What you should do >> Check every line of the data and copy the ones where "celebrates" appears.

....

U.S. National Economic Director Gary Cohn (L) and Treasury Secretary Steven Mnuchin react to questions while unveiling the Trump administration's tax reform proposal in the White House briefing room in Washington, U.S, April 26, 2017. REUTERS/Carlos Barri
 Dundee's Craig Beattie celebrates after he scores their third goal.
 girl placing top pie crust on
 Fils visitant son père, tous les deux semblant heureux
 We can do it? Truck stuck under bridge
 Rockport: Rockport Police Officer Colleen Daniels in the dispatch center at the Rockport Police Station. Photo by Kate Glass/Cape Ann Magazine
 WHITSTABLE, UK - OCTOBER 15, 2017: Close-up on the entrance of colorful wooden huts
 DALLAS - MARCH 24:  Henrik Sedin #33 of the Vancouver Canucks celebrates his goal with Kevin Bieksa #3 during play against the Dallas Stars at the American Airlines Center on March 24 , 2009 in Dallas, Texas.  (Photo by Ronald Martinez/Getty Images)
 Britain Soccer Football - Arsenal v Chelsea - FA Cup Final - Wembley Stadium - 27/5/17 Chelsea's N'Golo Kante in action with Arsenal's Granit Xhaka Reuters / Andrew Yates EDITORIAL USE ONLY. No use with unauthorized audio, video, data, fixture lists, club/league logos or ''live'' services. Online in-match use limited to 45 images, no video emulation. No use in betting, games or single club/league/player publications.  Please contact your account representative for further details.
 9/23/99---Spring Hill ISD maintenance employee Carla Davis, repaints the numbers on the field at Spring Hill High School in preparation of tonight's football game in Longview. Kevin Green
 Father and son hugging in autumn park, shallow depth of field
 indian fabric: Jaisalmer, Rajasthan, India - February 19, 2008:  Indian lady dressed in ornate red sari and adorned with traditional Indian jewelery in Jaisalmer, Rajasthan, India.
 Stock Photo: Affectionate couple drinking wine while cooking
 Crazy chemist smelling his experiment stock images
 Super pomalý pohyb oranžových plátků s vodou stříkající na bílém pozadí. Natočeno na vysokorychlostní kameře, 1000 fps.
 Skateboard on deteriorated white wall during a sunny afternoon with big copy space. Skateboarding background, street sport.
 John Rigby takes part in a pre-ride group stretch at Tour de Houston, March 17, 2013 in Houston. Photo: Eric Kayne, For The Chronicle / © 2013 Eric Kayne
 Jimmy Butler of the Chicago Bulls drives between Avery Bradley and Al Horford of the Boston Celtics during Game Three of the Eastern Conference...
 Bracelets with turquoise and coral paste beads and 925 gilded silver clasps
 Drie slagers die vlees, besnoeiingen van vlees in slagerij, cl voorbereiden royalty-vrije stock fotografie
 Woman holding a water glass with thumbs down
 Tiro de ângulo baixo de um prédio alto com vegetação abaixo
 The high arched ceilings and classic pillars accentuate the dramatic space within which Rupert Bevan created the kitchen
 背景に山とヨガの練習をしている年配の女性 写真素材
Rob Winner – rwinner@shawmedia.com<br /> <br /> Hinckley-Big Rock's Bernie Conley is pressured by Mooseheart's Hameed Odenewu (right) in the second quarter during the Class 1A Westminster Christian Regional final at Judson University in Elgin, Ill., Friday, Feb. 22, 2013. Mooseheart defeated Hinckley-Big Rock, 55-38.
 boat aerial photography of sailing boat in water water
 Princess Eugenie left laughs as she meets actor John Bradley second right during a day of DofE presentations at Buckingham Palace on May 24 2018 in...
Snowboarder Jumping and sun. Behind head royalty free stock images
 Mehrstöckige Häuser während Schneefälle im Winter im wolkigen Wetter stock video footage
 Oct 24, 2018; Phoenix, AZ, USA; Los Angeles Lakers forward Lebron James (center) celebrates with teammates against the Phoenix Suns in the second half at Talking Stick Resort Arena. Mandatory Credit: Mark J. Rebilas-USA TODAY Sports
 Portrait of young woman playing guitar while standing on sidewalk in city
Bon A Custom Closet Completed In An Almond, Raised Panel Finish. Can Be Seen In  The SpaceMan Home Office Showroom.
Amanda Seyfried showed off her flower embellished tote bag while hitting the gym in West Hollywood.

....

Output >>
 Dundee's Craig Beattie celebrates after he scores their third goal.
 DALLAS - MARCH 24:  Henrik Sedin #33 of the Vancouver Canucks celebrates his goal with Kevin Bieksa #3 during play against the Dallas Stars at the American Airlines Center on March 24 , 2009 in Dallas, Texas.  (Photo by Ronald Martinez/Getty Images)
 Oct 24, 2018; Phoenix, AZ, USA; Los Angeles Lakers forward Lebron James (center) celebrates with teammates against the Phoenix Suns in the second half at Talking Stick Resort Arena. Mandatory Credit: Mark J. Rebilas-USA TODAY Sports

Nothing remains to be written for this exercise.